*Work to be completed*: Can you quote, word for word, the records from the line containing "From furthest through" up to and including the line containing "16.8 meters"?

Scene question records
━━━━━━
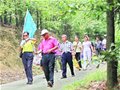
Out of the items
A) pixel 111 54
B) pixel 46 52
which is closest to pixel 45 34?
pixel 46 52

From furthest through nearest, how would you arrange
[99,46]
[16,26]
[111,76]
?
[16,26]
[99,46]
[111,76]

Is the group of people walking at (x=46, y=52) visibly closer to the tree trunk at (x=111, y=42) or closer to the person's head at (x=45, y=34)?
the person's head at (x=45, y=34)

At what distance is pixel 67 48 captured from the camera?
16.8 meters

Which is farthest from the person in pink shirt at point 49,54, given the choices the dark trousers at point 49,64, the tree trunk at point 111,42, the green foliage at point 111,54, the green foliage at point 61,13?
the green foliage at point 111,54

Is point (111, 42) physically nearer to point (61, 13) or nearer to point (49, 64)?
point (61, 13)

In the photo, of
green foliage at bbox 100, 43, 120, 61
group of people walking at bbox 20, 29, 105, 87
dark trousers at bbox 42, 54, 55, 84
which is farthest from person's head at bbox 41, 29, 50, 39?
green foliage at bbox 100, 43, 120, 61

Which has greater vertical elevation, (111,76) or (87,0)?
(87,0)

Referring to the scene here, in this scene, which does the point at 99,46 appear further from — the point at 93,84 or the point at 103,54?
the point at 103,54

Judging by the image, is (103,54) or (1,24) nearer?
(103,54)

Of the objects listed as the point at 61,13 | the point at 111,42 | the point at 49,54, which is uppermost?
the point at 61,13

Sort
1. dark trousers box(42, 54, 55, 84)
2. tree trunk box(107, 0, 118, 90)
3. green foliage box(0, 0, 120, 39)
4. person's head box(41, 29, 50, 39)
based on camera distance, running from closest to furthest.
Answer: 1. green foliage box(0, 0, 120, 39)
2. tree trunk box(107, 0, 118, 90)
3. person's head box(41, 29, 50, 39)
4. dark trousers box(42, 54, 55, 84)

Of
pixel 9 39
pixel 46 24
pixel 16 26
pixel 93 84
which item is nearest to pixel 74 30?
pixel 46 24

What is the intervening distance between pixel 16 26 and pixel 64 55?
46.5 ft

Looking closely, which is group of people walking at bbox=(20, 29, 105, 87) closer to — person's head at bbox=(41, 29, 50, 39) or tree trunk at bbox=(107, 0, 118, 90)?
person's head at bbox=(41, 29, 50, 39)
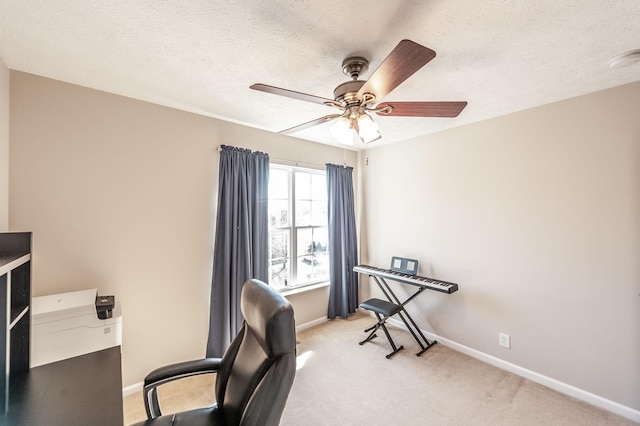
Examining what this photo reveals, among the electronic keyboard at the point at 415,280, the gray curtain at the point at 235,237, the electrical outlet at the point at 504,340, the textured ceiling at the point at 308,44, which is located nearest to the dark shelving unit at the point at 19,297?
the textured ceiling at the point at 308,44

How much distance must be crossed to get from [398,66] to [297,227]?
95.9 inches

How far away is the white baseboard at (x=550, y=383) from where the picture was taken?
━━━━━━
*Exercise response*:
From furthest through nearest, how would you arrange
[99,46]
[16,26]
[111,76]
?
[16,26]
[99,46]
[111,76]

Is the group of people walking at (x=46, y=52) visibly closer to the tree trunk at (x=111, y=42) or closer to the person's head at (x=45, y=34)?
the person's head at (x=45, y=34)

At what distance is pixel 67 48 captured from the camera?
16.8 meters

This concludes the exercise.